# PASSAGE
++++++++++

Lee Michael Feldman (born 1967/1968) is an American lawyer and businessman, and the chairman of GVC Holdings, the FTSE 100 Index gambling conglomerate, and the managing partner of the private equity firm, Twin Lakes Capital Management, LLC.

Early life
Feldman earned a bachelor's degree and a juris doctor in law, both from Columbia University.

Career
Feldman started his career as a corporate lawyer for O'Sullivan, Graev and Karabell.

In December 2004, Feldman joined GVC Holdings, and has been non-executive chairman since September 2008.

In 2007, Feldman co-founded the private equity firm, Twin Lakes Capital Management, LLC.

From at least 2008 to 2012, Feldman was CEO of Aurora Brands, which owns the home furnishing brands MacKenzie-Childs and Jay Strongwater.

++++++++++

# AVAILABLE DATA

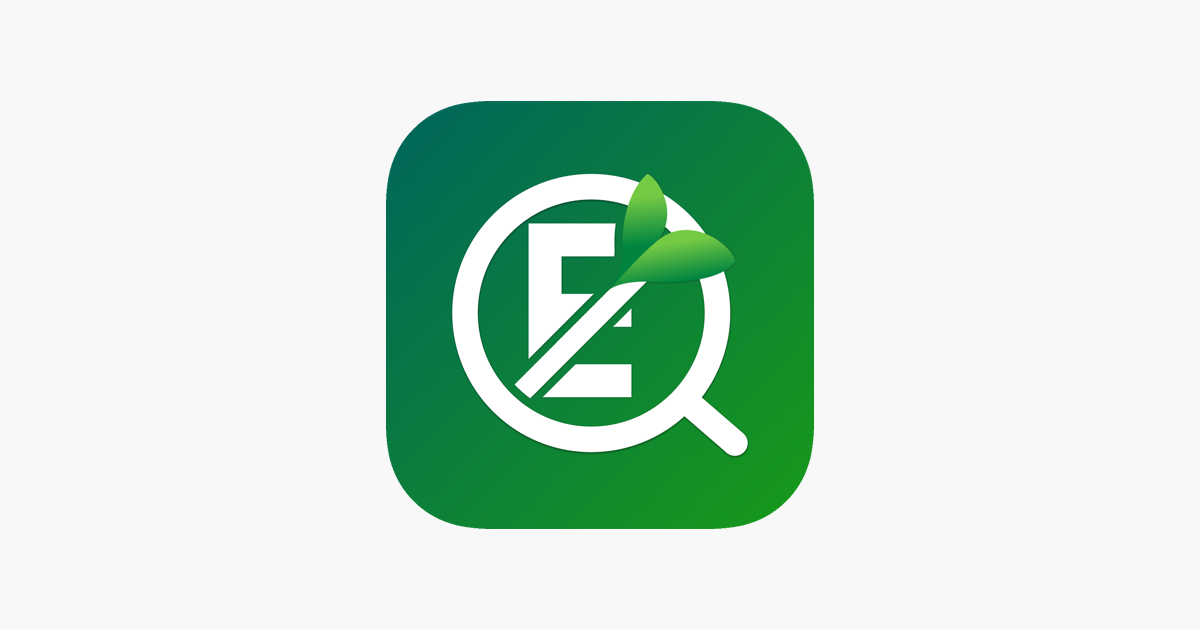 apps.apple.com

++++++++++

# WORK INSTRUCTIONS
Pick up the biography of Lee Feldman right after its last sentence and keep writing it. You won't need the listing for this.

# YOUR RESPONSE
In 2017, Feldman and the CEO of GVC, Kenny Alexander earned a total of £26.9 million, and 44% of shareholders voted against the company's remuneration report.

In March 2019, Sky News reported that Feldman would leave the company on or before the company's "annual general meeting next year". Steven Stradbrooke of CalvinAyers.com has reported that date to be June 5. While Feldman was overdue to leave under UK corporate governance code that recommends chairs of listed companies not stay in position longer than nine years, the news came two weeks after Feldman sold £6m worth of his GVC shares and CEO Alexander sold shares worth £13.7m, which led to GVC's share price falling nearly 14% in a single day.

Personal life
Feldman is married to Lauren Feldman. They live in New York City, and have three children.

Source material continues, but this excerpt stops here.